Insides out

The concert I attended over the weekend is covered in much greater detail by Inquirer music critic David Patrick Stearns — who noticed a somewhat disturbing political perspective:

…the sort of special attention the [Curtis Symphony] orchestra brings to whatever it plays allowed it to deliver Benjamin Britten’s Violin Concerto from semi-obscurity Sunday at the Kimmel Center.
This early work from the British composer’s wartime years in the United States is championed by major violinists, but doesn’t emerge much on U.S. concert programs. In one of her first outings with the piece, the 26-year-old violinist Hilary Hahn (one of Curtis’ star graduates) was the catalyst in a meticulously prepared performance that had to attract new friends for a piece whose political convictions are both its strength and its problem.
Concern over an impending World War II and the Spanish Civil War conspired to make the 1939 concerto an instance of expression over form. The music documents an inner landscape that seemingly begins with nostalgia for peacetime and progresses into a turning point that many thinking people have in their 20s, when a securely constructed worldview is blown to smithereens by outside events, leaving questions likely to remain unanswered for the remaining lifetime.
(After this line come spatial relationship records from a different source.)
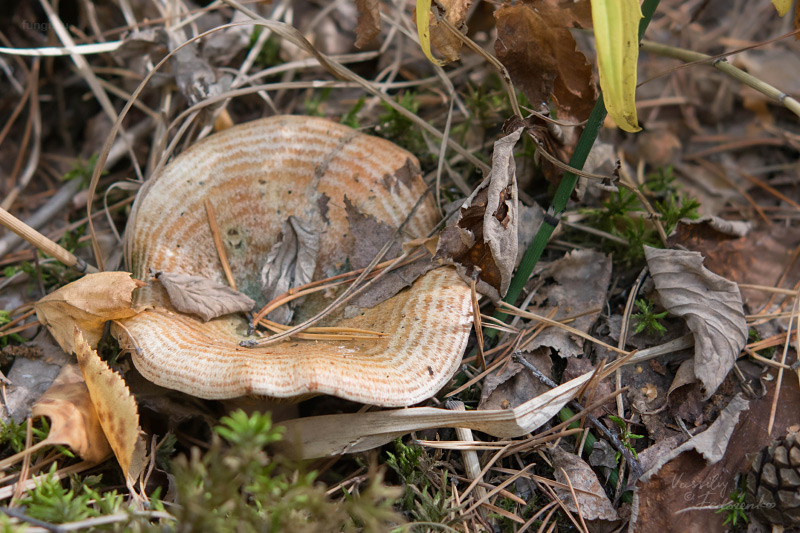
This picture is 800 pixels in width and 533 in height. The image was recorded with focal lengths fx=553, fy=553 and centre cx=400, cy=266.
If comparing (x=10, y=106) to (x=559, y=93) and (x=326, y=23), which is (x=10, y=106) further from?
(x=559, y=93)

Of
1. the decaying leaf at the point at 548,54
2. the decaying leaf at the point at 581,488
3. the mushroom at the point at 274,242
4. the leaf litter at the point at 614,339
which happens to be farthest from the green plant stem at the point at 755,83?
the decaying leaf at the point at 581,488

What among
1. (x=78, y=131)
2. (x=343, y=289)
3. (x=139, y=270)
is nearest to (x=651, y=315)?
(x=343, y=289)

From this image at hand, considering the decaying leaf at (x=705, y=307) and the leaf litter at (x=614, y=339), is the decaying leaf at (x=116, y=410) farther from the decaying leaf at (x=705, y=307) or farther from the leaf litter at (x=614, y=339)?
the decaying leaf at (x=705, y=307)

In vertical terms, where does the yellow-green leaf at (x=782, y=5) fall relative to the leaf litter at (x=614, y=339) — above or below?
above

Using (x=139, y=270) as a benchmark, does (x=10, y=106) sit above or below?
above

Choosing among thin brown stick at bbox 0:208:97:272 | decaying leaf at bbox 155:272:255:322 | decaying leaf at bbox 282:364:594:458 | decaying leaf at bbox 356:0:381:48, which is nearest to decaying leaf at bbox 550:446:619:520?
decaying leaf at bbox 282:364:594:458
When I was in my 20s I don’t think I had a securely constructed worldview, as I grew up during the height of the Cold War and its much hotter Vietnam proxy war. While I was eventually blown to smithereens by certain events (namely the AIDS virus) I don’t know whether to call that outside or inside.
However, I am deeply concerned about the lessons of the Spanish Civil War, and I worry that this painting (Dali’s “Soft Construction with Boiled Beans: Premonitions of Civil War“) might accurately depict a recurrent historical pattern:

Premonition.jpg

When democracy degenerates into one class being forced to feed another, the result is a cannibalistic orgy of horror. A war (brought on by cycles of violent political indigestion) between malignant “isms,” one of which will “win.”
It’s also interesting the way political food fights tend to be sexually packaged.
(If I’m lucky I won’t live to see America repeat the tragedy of the Spanish Civil War. I’d hate to have to become a “real” traitor.)